--- begin Material for the task ---

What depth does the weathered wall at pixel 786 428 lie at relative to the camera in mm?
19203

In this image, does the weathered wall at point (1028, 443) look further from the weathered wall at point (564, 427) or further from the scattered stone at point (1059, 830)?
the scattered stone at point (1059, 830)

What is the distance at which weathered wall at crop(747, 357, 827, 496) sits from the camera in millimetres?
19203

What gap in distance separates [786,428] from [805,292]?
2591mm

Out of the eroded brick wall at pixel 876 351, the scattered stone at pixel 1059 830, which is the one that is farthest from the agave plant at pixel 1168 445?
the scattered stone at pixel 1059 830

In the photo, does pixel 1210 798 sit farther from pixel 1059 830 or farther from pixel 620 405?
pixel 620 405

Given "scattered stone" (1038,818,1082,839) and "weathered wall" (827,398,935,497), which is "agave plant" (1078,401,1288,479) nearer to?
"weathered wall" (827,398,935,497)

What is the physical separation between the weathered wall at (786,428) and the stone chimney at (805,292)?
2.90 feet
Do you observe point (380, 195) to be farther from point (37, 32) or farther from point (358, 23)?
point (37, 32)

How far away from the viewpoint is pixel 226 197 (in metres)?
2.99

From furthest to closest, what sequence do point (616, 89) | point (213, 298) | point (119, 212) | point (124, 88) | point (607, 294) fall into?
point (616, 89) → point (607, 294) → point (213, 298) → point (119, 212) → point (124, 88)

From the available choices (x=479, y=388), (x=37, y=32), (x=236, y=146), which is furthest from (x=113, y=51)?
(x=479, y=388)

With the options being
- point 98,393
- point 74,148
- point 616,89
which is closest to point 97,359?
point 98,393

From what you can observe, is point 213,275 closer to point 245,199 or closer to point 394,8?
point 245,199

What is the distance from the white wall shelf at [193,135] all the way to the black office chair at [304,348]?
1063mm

--- end Material for the task ---

■ Set task: Copy the rows above word for word, starting with the line that contains "With the options being" and continuing through the end of the rows.

■ Task result:
With the options being
- point 98,393
- point 74,148
- point 616,89
which is closest to point 97,359?
point 98,393

From what you can observe, is point 213,275 closer to point 245,199 or closer to point 394,8?
point 245,199

What is the distance from the white wall shelf at [193,135] all the way to the black office chair at [304,348]?
1063mm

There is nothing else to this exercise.